Top of the Short Interest List – CCME

China MediaExpress Holdings, Inc. topped the most viewed list at #1 on the List of Short Interest over at Nasdaq.com (NDAQ). The day before, it ranked #1 on the Forbes China “Up-And-Comers” list of “China’s best small businesses.” It was the best of times, it was the worst of times.

China MediaExpress has already signed contracts with many prestigious global and Chinese domestic companies or their distributors such as Apple (AAPL), Sony (SNE), Toshiba (TOSYY), Adidas (ADDYY), Nike (NKE), Samsung, Phillips, Skyworth, Supor and others, to feature their most popular products on SWITOW and is expecting others to join the platform.

I just wanted to see if I could find any reason at all to sell.

My friend who runs the Trading China Website puts it best: The risk here in Chinese Microcaps is not that one or two China stocks get hit, but that some kind of scripted action, involving Barron’s and TheStreet.com, Greenberg and CNBC, a bunch of newly founded “research firms” and several bloggers like Tyler Durden, act in concert to successfully kill demand for China stocks. And with an expected drop in the general markets in the second half of January, our stocks might drop twice as hard and they all will celebrate their successful attacks, tell the world how right they were, and secretly lock in their profits. They will pose as saviors who bring justice to fraudulent Chinese communists, and save good, innocent American investors from falling into a “trap”. Every single case of fraud, and there will be more, makes their case stronger. It’s like a game, in an environment like this it just seems too easy to play, and they have jokers up their sleeves, like the announced SEC investigation.

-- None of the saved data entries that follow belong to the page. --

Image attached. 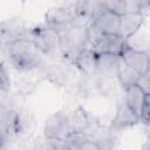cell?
Returning <instances> with one entry per match:
<instances>
[{
	"mask_svg": "<svg viewBox=\"0 0 150 150\" xmlns=\"http://www.w3.org/2000/svg\"><path fill=\"white\" fill-rule=\"evenodd\" d=\"M141 122L139 116L123 101L118 104L115 116L111 120L110 128L115 131H123L125 129H129L131 127H135Z\"/></svg>",
	"mask_w": 150,
	"mask_h": 150,
	"instance_id": "9c48e42d",
	"label": "cell"
},
{
	"mask_svg": "<svg viewBox=\"0 0 150 150\" xmlns=\"http://www.w3.org/2000/svg\"><path fill=\"white\" fill-rule=\"evenodd\" d=\"M33 128V117L32 115L21 109H15L14 121H13V128L12 132L13 136H23L30 132Z\"/></svg>",
	"mask_w": 150,
	"mask_h": 150,
	"instance_id": "e0dca14e",
	"label": "cell"
},
{
	"mask_svg": "<svg viewBox=\"0 0 150 150\" xmlns=\"http://www.w3.org/2000/svg\"><path fill=\"white\" fill-rule=\"evenodd\" d=\"M11 89V77L5 63H0V91H9Z\"/></svg>",
	"mask_w": 150,
	"mask_h": 150,
	"instance_id": "7402d4cb",
	"label": "cell"
},
{
	"mask_svg": "<svg viewBox=\"0 0 150 150\" xmlns=\"http://www.w3.org/2000/svg\"><path fill=\"white\" fill-rule=\"evenodd\" d=\"M90 23L101 33V34H116L118 33L120 26V15L104 9L96 16L90 20Z\"/></svg>",
	"mask_w": 150,
	"mask_h": 150,
	"instance_id": "7c38bea8",
	"label": "cell"
},
{
	"mask_svg": "<svg viewBox=\"0 0 150 150\" xmlns=\"http://www.w3.org/2000/svg\"><path fill=\"white\" fill-rule=\"evenodd\" d=\"M136 86H138L144 93H146V94L150 93V75H149V70L143 73V74H139V76L137 79V82H136Z\"/></svg>",
	"mask_w": 150,
	"mask_h": 150,
	"instance_id": "603a6c76",
	"label": "cell"
},
{
	"mask_svg": "<svg viewBox=\"0 0 150 150\" xmlns=\"http://www.w3.org/2000/svg\"><path fill=\"white\" fill-rule=\"evenodd\" d=\"M86 47H89L87 25H75L59 36V50L61 55L70 62H73L77 54Z\"/></svg>",
	"mask_w": 150,
	"mask_h": 150,
	"instance_id": "7a4b0ae2",
	"label": "cell"
},
{
	"mask_svg": "<svg viewBox=\"0 0 150 150\" xmlns=\"http://www.w3.org/2000/svg\"><path fill=\"white\" fill-rule=\"evenodd\" d=\"M75 68L81 71L86 76L96 75V63H97V54L93 50L91 47H86L82 49L77 56L71 62Z\"/></svg>",
	"mask_w": 150,
	"mask_h": 150,
	"instance_id": "5bb4252c",
	"label": "cell"
},
{
	"mask_svg": "<svg viewBox=\"0 0 150 150\" xmlns=\"http://www.w3.org/2000/svg\"><path fill=\"white\" fill-rule=\"evenodd\" d=\"M11 137H12V135H9L7 131H5L4 129L0 128V149L7 148Z\"/></svg>",
	"mask_w": 150,
	"mask_h": 150,
	"instance_id": "cb8c5ba5",
	"label": "cell"
},
{
	"mask_svg": "<svg viewBox=\"0 0 150 150\" xmlns=\"http://www.w3.org/2000/svg\"><path fill=\"white\" fill-rule=\"evenodd\" d=\"M70 134L67 112L57 111L46 120L43 125L45 139H64Z\"/></svg>",
	"mask_w": 150,
	"mask_h": 150,
	"instance_id": "5b68a950",
	"label": "cell"
},
{
	"mask_svg": "<svg viewBox=\"0 0 150 150\" xmlns=\"http://www.w3.org/2000/svg\"><path fill=\"white\" fill-rule=\"evenodd\" d=\"M71 6L76 25H88L94 16V0H79Z\"/></svg>",
	"mask_w": 150,
	"mask_h": 150,
	"instance_id": "ac0fdd59",
	"label": "cell"
},
{
	"mask_svg": "<svg viewBox=\"0 0 150 150\" xmlns=\"http://www.w3.org/2000/svg\"><path fill=\"white\" fill-rule=\"evenodd\" d=\"M5 47L7 52V60L11 66L20 73L39 69L43 64L42 54L27 38L13 41Z\"/></svg>",
	"mask_w": 150,
	"mask_h": 150,
	"instance_id": "6da1fadb",
	"label": "cell"
},
{
	"mask_svg": "<svg viewBox=\"0 0 150 150\" xmlns=\"http://www.w3.org/2000/svg\"><path fill=\"white\" fill-rule=\"evenodd\" d=\"M138 76H139V74L135 69H132L129 66H127V64L123 63V66L121 67V69L117 73V76L116 77H117L118 82L121 83V86L123 87V89H125V88H128L130 86L136 84Z\"/></svg>",
	"mask_w": 150,
	"mask_h": 150,
	"instance_id": "44dd1931",
	"label": "cell"
},
{
	"mask_svg": "<svg viewBox=\"0 0 150 150\" xmlns=\"http://www.w3.org/2000/svg\"><path fill=\"white\" fill-rule=\"evenodd\" d=\"M45 23L53 28L59 36L64 34L73 26L76 25L73 6L63 5L50 8L45 15Z\"/></svg>",
	"mask_w": 150,
	"mask_h": 150,
	"instance_id": "277c9868",
	"label": "cell"
},
{
	"mask_svg": "<svg viewBox=\"0 0 150 150\" xmlns=\"http://www.w3.org/2000/svg\"><path fill=\"white\" fill-rule=\"evenodd\" d=\"M127 46V41L118 33L102 34L98 40L91 46L96 54H115L121 55Z\"/></svg>",
	"mask_w": 150,
	"mask_h": 150,
	"instance_id": "52a82bcc",
	"label": "cell"
},
{
	"mask_svg": "<svg viewBox=\"0 0 150 150\" xmlns=\"http://www.w3.org/2000/svg\"><path fill=\"white\" fill-rule=\"evenodd\" d=\"M7 60V52H6V47L0 45V63H5V61Z\"/></svg>",
	"mask_w": 150,
	"mask_h": 150,
	"instance_id": "d4e9b609",
	"label": "cell"
},
{
	"mask_svg": "<svg viewBox=\"0 0 150 150\" xmlns=\"http://www.w3.org/2000/svg\"><path fill=\"white\" fill-rule=\"evenodd\" d=\"M76 1H79V0H63L64 5H74Z\"/></svg>",
	"mask_w": 150,
	"mask_h": 150,
	"instance_id": "484cf974",
	"label": "cell"
},
{
	"mask_svg": "<svg viewBox=\"0 0 150 150\" xmlns=\"http://www.w3.org/2000/svg\"><path fill=\"white\" fill-rule=\"evenodd\" d=\"M125 91V97L124 102L139 116L141 118V112L144 108L145 104L149 103V94L144 93L138 86L134 84L124 89Z\"/></svg>",
	"mask_w": 150,
	"mask_h": 150,
	"instance_id": "2e32d148",
	"label": "cell"
},
{
	"mask_svg": "<svg viewBox=\"0 0 150 150\" xmlns=\"http://www.w3.org/2000/svg\"><path fill=\"white\" fill-rule=\"evenodd\" d=\"M28 28L19 18L6 19L0 22V43L7 46L13 41L27 38Z\"/></svg>",
	"mask_w": 150,
	"mask_h": 150,
	"instance_id": "8992f818",
	"label": "cell"
},
{
	"mask_svg": "<svg viewBox=\"0 0 150 150\" xmlns=\"http://www.w3.org/2000/svg\"><path fill=\"white\" fill-rule=\"evenodd\" d=\"M122 66H123V60L121 55L97 54V63H96L97 75H101L105 79L116 77Z\"/></svg>",
	"mask_w": 150,
	"mask_h": 150,
	"instance_id": "8fae6325",
	"label": "cell"
},
{
	"mask_svg": "<svg viewBox=\"0 0 150 150\" xmlns=\"http://www.w3.org/2000/svg\"><path fill=\"white\" fill-rule=\"evenodd\" d=\"M68 123L71 134L73 132H86L88 134L95 125L98 124L97 121L82 107H76L70 112H67Z\"/></svg>",
	"mask_w": 150,
	"mask_h": 150,
	"instance_id": "ba28073f",
	"label": "cell"
},
{
	"mask_svg": "<svg viewBox=\"0 0 150 150\" xmlns=\"http://www.w3.org/2000/svg\"><path fill=\"white\" fill-rule=\"evenodd\" d=\"M20 1H21V4H26L28 0H20Z\"/></svg>",
	"mask_w": 150,
	"mask_h": 150,
	"instance_id": "4316f807",
	"label": "cell"
},
{
	"mask_svg": "<svg viewBox=\"0 0 150 150\" xmlns=\"http://www.w3.org/2000/svg\"><path fill=\"white\" fill-rule=\"evenodd\" d=\"M43 75L49 82H52L55 86H64L69 79L67 68H64L63 64L59 63L46 66L43 69Z\"/></svg>",
	"mask_w": 150,
	"mask_h": 150,
	"instance_id": "d6986e66",
	"label": "cell"
},
{
	"mask_svg": "<svg viewBox=\"0 0 150 150\" xmlns=\"http://www.w3.org/2000/svg\"><path fill=\"white\" fill-rule=\"evenodd\" d=\"M0 45H1V43H0Z\"/></svg>",
	"mask_w": 150,
	"mask_h": 150,
	"instance_id": "83f0119b",
	"label": "cell"
},
{
	"mask_svg": "<svg viewBox=\"0 0 150 150\" xmlns=\"http://www.w3.org/2000/svg\"><path fill=\"white\" fill-rule=\"evenodd\" d=\"M105 7L118 15L124 13H139L137 0H105Z\"/></svg>",
	"mask_w": 150,
	"mask_h": 150,
	"instance_id": "ffe728a7",
	"label": "cell"
},
{
	"mask_svg": "<svg viewBox=\"0 0 150 150\" xmlns=\"http://www.w3.org/2000/svg\"><path fill=\"white\" fill-rule=\"evenodd\" d=\"M121 57L123 63L135 69L138 74H143L149 70V52L135 49L129 46H125L123 49Z\"/></svg>",
	"mask_w": 150,
	"mask_h": 150,
	"instance_id": "30bf717a",
	"label": "cell"
},
{
	"mask_svg": "<svg viewBox=\"0 0 150 150\" xmlns=\"http://www.w3.org/2000/svg\"><path fill=\"white\" fill-rule=\"evenodd\" d=\"M144 20L145 18L141 13H124L120 15L118 34L125 40L129 39L141 29Z\"/></svg>",
	"mask_w": 150,
	"mask_h": 150,
	"instance_id": "9a60e30c",
	"label": "cell"
},
{
	"mask_svg": "<svg viewBox=\"0 0 150 150\" xmlns=\"http://www.w3.org/2000/svg\"><path fill=\"white\" fill-rule=\"evenodd\" d=\"M88 135L97 144L98 149H112L116 148L120 143L117 131L112 130L110 127H101L100 123L96 127H94L88 132Z\"/></svg>",
	"mask_w": 150,
	"mask_h": 150,
	"instance_id": "4fadbf2b",
	"label": "cell"
},
{
	"mask_svg": "<svg viewBox=\"0 0 150 150\" xmlns=\"http://www.w3.org/2000/svg\"><path fill=\"white\" fill-rule=\"evenodd\" d=\"M27 39L42 55H50L59 50V35L46 23L28 28Z\"/></svg>",
	"mask_w": 150,
	"mask_h": 150,
	"instance_id": "3957f363",
	"label": "cell"
}]
</instances>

What my friend doesn’t realize is that I know first hand that the news staff at TheStreet.com is not permitted to hold positions in stocks. I am not sure about the rest of them. That said, I’m not on the staff at TheStreet.com. I’m a guest contributor and receive no compensation. I do this for fun/free and wouldn’t consider it if I wasn’t allowed to own stocks… as owning stocks is probably my favorite thing in life right now.

As for CCME:

1. It’s a dividend stock.
2. It’s a growth stock.
3. It’s a value stock.
4. It’s a short squeeze.
5. It’s marginable.
6. It’s optionable.

I would point out the following (this is my opinion, and I could be wrong, always like to reserve the right to be 100% wrong, this is just my perception): It appears to me that Herb Greenberg reverse engineers his mental framework and incorrectly uses the scientific method. That is to say, he starts with the conclusion that all Chinese companies are fraudulent and then works backwards to develop negatively biased arguments against them, some of which he makes up or perpetuates from other sources that have made it up. Good logic does not start with the conclusion in mind that every Chinese company is a fraud and work back from there to come up with allegations. You must first start with the hypothesis that Chinese stocks are fraudulent and then seek to disprove it or you must start out with the hypothesis that Chinese stocks are real and try to disprove it. But, starting with what you perceive to be the conclusion and then working backwards to develop your argument to support that conclusion is the wrong way.

It’s also worth noting that Herb Greenberg’s pessimism is priced into the stocks. They come at a discount because nobody believes they are real, except the companies, the auditors, and who will likely become the next generation of “successful investors.”